I'm not sure what version you guys are using, but I just did a sweep today with a two projection datum curve. I did have some problems, but to solve it I swept the protrusion on one end of the curve and then swept it on the other end. It worked fine.
I created a 3d curve using an equation. then I split the curve into multiple segments. On some of the segments, the sweep works fine. On the other segments it refuses to do it. I am actually making one segment then using copy to reproduce the other segments. It won't copy because some of the segment trajectories are termed invalid.

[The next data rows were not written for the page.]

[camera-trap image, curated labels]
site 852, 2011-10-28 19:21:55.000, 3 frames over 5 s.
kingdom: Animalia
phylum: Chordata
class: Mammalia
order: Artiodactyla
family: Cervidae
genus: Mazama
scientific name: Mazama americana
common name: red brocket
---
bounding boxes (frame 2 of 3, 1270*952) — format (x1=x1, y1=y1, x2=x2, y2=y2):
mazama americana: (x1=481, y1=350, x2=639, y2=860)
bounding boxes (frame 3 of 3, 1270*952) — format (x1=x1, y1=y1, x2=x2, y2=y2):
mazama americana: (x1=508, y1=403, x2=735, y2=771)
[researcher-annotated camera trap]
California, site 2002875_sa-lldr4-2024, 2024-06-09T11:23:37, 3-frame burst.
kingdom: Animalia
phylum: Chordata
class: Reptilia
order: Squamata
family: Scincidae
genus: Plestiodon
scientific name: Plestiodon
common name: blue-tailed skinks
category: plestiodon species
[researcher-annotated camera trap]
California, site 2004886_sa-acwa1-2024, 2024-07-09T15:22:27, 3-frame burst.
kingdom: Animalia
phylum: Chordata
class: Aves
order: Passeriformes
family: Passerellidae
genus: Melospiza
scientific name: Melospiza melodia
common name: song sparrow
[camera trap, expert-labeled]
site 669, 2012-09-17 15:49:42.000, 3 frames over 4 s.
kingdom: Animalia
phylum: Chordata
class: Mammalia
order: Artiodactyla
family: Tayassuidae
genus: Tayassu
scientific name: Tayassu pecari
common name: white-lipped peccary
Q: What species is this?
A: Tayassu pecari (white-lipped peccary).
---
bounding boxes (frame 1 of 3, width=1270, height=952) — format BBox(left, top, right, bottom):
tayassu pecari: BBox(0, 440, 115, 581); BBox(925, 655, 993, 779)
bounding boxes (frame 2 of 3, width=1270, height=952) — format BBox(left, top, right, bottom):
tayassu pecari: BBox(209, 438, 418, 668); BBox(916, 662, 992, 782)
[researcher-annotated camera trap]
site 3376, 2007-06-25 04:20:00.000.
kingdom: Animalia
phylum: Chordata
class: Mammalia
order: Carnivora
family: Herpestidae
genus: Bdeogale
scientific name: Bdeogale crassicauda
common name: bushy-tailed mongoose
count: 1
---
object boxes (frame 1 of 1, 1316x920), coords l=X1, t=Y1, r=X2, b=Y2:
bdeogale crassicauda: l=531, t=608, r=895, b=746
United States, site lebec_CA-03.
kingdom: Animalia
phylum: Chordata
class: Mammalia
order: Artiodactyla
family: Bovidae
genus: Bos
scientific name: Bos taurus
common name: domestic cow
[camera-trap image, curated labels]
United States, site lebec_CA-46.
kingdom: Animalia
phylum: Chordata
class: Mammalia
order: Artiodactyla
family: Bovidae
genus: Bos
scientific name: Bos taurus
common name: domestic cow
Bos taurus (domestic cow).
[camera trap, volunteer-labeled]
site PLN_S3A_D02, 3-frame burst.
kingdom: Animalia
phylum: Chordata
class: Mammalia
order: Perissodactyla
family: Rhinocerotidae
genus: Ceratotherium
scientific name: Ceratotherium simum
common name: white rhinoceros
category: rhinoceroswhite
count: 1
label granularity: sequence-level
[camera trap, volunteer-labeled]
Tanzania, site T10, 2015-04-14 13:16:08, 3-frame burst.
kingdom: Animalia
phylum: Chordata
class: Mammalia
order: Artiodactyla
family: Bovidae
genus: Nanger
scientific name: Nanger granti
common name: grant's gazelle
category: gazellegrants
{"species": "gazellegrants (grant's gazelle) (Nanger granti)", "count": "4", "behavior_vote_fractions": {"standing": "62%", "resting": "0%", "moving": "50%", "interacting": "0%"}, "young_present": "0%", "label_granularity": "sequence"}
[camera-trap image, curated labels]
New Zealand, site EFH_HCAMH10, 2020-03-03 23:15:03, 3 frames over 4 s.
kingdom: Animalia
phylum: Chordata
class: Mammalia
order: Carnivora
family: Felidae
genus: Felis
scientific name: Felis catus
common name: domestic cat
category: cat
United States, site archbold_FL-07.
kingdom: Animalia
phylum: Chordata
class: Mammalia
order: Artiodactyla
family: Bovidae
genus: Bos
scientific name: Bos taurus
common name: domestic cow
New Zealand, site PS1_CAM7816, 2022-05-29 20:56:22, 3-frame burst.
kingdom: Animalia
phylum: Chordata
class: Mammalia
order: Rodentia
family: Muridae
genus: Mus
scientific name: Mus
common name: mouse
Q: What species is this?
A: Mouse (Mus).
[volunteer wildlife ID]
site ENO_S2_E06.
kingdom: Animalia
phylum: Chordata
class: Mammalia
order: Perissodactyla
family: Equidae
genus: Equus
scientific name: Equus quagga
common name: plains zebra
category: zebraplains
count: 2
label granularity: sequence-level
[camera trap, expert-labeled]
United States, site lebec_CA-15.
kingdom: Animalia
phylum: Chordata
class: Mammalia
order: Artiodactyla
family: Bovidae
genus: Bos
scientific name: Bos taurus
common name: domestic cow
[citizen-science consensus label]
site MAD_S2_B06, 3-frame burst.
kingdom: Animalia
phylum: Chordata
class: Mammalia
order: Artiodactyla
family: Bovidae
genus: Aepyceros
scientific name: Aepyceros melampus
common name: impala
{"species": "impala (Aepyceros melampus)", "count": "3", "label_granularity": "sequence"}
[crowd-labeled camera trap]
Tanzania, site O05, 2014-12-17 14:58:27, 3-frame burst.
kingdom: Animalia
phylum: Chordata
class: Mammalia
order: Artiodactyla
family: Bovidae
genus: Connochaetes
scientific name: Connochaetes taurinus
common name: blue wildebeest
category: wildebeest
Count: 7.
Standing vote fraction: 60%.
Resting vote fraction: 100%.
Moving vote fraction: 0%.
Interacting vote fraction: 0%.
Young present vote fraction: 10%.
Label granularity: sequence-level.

BTW, to solve my problem, I'm using the swept blend feature and am blending two identical cross-sections. Is using Var Sec Swp better? If so, how would you do this? I've never used that feature before.
I don't know what I was thinking earlier. A regular sweep does work on 3D curves. If you want to specify a different trajectory for the section to be normal to then you use Var Sec Sweep. Your problem is probably with the curve segments not being fully tangent to eachother. Maybe turning up your model accuracy would help. Why are you spliting the curve anyway? Why not just one curve and one protrusion?
I am modelling a bridge with multiple cross-sections. The trajectories represent the different segments. The curve segments should be fully tangential since they are simply splits from the original cruve. My accuracy is generally maxed out at .0001 so that shouldn't be the problem.
There are several different cross-sections that get reused later. Hence the need for the copy function. I originally was just going to split the curve and make separate sweeps for all the sections. When I got the invalid trajectory error, I tried to find a better solution. Someone suggested that I use the swept blend function. I'm not sure exactly what he meant, so I just created the same section twice to blend them. Can you explain exactly how this swept blend feature works? I'm not really sure if I am doing this correctly. I get discrepancies because I create the first sketch, then import it to blend it with itself.
I think your suggestion of using the var sec sweep mite be better. If I were to use this, what would I use as my x trajectory? The origin trajectory would just be the curve segment of the particular cross-section, rite?
If you want the cross section's to be parrallel, then you would use a Var Sec Sweep. Pick normal to origin traj. Sketch or select a straight line as your origin trajectory and The curve as your x-trajectory.
Otherwise use the swept blend. Select the entire curve chain as your trajectory. You will be prompted to sketch a section at each segment break. Import your section, and modify it to change accordingly at each sketch. Make sure your start arrow is in the same place in each sketch! You can skip segments if there is no geometry change, and even go back later and add more sections.
Actually.... I can't create the whole bridge at once.... Pro E crashes when I have it at .0001 accuracy. I think it can't handle so much data at once. Besides, the cross-sections are really complicated. I say hollow because parts of them are. Each cross-section would need a lot of cuts to create the hollows.
For Var Sec Swp, does the sketch have to cross all the crosshairs? then I would have to create a plane tangential to the curve in order to make the origin trajectory.